The Ghost in the Machine: Emergent and Unintended Abilities

One of the most startling aspects of modern AI, especially large language models (LLMs), is the concept of emergence. An emergent ability is a behavior or skill that the model develops spontaneously, without researchers having ever programmed it in or trained the model for that specific task. It’s like teaching a child to read and discovering they can suddenly, inexplicably, do basic algebra.

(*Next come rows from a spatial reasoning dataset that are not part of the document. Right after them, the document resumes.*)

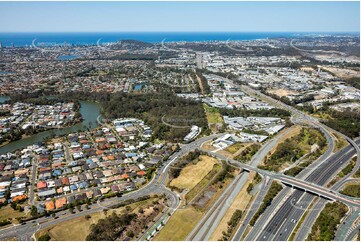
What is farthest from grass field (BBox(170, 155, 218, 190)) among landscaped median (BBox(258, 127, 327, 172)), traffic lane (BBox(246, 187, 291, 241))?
traffic lane (BBox(246, 187, 291, 241))

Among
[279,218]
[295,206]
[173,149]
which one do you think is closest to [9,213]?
[173,149]

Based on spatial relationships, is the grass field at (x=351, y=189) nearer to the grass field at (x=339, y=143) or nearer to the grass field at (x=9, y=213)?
the grass field at (x=339, y=143)

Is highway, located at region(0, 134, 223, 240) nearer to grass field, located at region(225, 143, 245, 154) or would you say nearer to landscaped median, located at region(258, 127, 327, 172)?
grass field, located at region(225, 143, 245, 154)

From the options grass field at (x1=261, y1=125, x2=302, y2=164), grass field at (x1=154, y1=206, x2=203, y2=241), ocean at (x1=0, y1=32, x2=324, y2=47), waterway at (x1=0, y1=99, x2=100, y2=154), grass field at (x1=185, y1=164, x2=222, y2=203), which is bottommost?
waterway at (x1=0, y1=99, x2=100, y2=154)

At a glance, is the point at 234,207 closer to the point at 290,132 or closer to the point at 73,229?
the point at 73,229

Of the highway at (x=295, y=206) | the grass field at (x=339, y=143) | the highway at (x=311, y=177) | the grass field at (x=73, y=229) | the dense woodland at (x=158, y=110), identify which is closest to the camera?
the grass field at (x=73, y=229)

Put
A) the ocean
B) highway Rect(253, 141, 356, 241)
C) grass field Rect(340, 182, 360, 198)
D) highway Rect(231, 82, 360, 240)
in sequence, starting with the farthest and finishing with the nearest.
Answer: the ocean
grass field Rect(340, 182, 360, 198)
highway Rect(231, 82, 360, 240)
highway Rect(253, 141, 356, 241)

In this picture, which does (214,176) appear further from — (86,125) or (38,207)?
(86,125)

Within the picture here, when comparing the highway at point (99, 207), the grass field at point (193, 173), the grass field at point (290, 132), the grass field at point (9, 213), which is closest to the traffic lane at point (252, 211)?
the highway at point (99, 207)
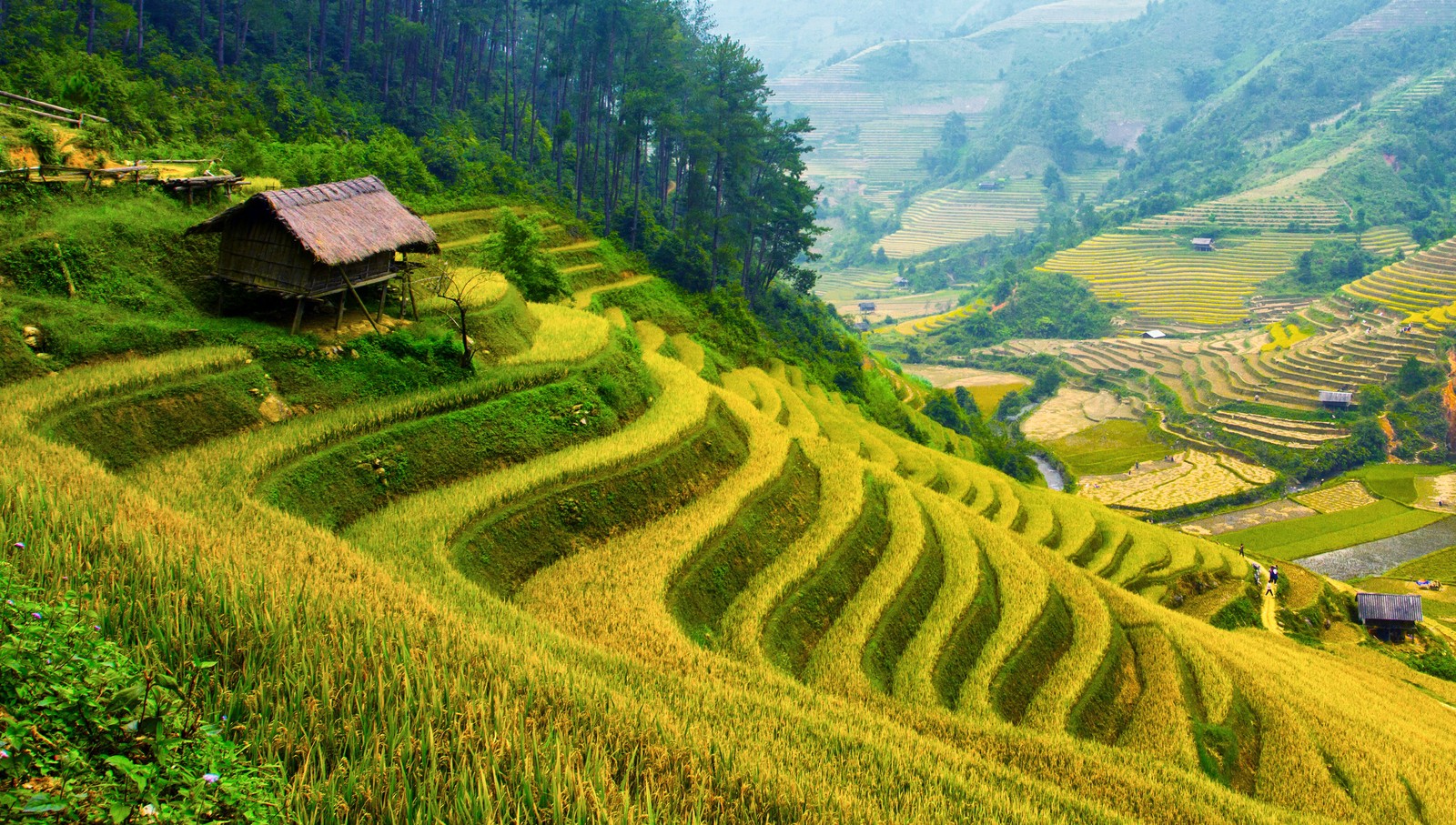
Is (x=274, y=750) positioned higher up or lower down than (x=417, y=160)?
lower down

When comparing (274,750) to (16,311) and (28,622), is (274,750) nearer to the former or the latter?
(28,622)

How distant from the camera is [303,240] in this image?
38.4 ft

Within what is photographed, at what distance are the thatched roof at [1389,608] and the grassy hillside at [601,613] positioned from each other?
299 cm

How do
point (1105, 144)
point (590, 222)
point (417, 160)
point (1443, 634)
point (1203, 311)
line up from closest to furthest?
1. point (1443, 634)
2. point (417, 160)
3. point (590, 222)
4. point (1203, 311)
5. point (1105, 144)

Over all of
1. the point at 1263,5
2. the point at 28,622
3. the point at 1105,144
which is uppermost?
the point at 1263,5

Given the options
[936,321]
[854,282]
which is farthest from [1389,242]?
[854,282]

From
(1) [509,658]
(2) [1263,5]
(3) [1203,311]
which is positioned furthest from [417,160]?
(2) [1263,5]

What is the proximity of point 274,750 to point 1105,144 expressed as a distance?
14370cm

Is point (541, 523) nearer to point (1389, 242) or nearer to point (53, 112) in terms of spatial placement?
point (53, 112)

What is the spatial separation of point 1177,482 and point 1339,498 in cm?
673

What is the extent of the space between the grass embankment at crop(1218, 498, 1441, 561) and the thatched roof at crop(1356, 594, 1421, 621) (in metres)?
11.0

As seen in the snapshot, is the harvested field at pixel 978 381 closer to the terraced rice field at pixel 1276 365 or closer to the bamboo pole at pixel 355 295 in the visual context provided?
the terraced rice field at pixel 1276 365

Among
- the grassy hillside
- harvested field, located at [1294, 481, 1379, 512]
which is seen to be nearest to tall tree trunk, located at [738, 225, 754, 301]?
the grassy hillside

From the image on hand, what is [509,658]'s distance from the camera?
19.4 ft
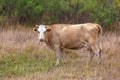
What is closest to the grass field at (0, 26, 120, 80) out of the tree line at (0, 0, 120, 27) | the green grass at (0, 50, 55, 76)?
the green grass at (0, 50, 55, 76)

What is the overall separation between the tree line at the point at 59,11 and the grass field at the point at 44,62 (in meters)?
2.08

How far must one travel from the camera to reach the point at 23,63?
10.9 m

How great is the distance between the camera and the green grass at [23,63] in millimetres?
9883

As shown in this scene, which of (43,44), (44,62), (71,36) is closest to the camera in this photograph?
(71,36)

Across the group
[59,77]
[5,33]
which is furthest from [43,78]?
[5,33]

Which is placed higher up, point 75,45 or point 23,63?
point 75,45

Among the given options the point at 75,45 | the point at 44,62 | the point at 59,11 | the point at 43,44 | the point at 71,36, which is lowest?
the point at 44,62

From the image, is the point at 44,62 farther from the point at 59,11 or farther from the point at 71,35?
the point at 59,11

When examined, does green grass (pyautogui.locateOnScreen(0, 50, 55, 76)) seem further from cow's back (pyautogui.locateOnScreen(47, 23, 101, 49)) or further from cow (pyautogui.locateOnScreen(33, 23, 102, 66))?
cow's back (pyautogui.locateOnScreen(47, 23, 101, 49))

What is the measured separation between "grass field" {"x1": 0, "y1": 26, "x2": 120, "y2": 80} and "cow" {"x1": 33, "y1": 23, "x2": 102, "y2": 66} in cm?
53

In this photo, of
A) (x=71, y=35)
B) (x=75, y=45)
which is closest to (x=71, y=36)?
(x=71, y=35)

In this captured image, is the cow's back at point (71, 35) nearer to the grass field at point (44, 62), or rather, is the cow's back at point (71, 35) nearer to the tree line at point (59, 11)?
the grass field at point (44, 62)

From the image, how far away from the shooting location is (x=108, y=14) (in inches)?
656

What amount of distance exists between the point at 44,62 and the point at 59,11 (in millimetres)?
6986
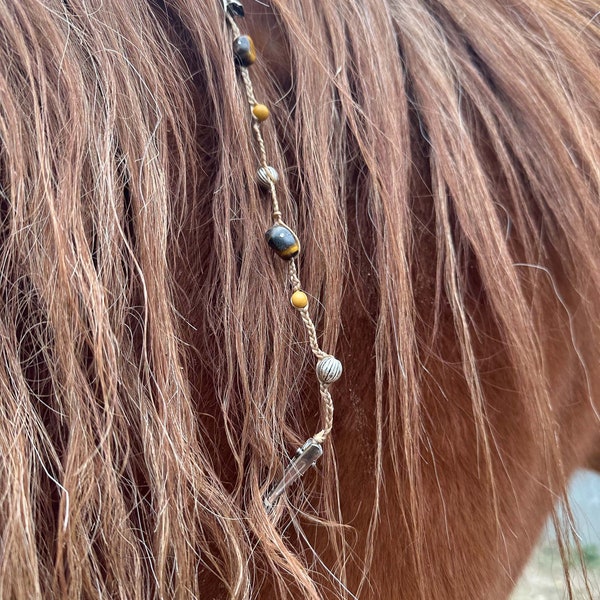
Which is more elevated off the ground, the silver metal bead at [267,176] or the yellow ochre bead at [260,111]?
the yellow ochre bead at [260,111]

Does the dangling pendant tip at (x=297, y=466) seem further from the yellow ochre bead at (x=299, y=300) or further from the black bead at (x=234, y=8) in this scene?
the black bead at (x=234, y=8)

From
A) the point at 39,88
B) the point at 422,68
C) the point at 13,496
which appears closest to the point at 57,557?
the point at 13,496

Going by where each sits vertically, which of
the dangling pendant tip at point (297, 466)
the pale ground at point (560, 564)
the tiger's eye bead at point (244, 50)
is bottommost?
the pale ground at point (560, 564)

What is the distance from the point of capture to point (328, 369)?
32 centimetres

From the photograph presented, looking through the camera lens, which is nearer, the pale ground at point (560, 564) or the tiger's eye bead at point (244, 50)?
the tiger's eye bead at point (244, 50)

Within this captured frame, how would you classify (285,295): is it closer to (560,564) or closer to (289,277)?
(289,277)

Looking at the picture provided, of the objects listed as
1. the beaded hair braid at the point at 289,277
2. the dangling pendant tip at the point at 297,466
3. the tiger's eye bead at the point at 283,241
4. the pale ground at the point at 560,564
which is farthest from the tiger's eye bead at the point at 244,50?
the pale ground at the point at 560,564

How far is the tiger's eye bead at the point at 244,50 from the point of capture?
348mm

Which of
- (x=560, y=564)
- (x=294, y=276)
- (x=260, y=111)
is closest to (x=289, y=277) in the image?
(x=294, y=276)

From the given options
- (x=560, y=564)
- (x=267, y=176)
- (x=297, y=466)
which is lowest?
(x=560, y=564)

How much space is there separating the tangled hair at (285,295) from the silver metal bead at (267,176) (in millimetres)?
11

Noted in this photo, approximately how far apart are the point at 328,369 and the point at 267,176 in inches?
5.1

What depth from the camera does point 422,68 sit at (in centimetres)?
39

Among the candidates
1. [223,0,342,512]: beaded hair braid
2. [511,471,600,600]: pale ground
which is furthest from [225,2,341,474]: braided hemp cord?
[511,471,600,600]: pale ground
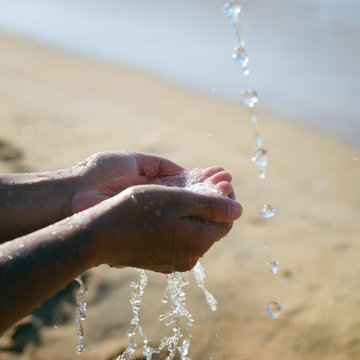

When Models Learn Things We Didn’t Teach Them

Researchers have found that as they scale models – that is, increase the amount of data they are trained on and the number of parameters (internal variables) they use – new abilities simply “pop” into existence. A smaller model might only be ableto predict the next word in a sentence. A slightly larger one might be able to answer simple questions. But at a certain massive scale, a model trained only to predict the next word might suddenly demonstrate the ability to translate between languages it wasn’t explicitly taught to pair, like French and German. It might become capable of writing functional computer code, summarizing complex texts, or even solving logic puzzles.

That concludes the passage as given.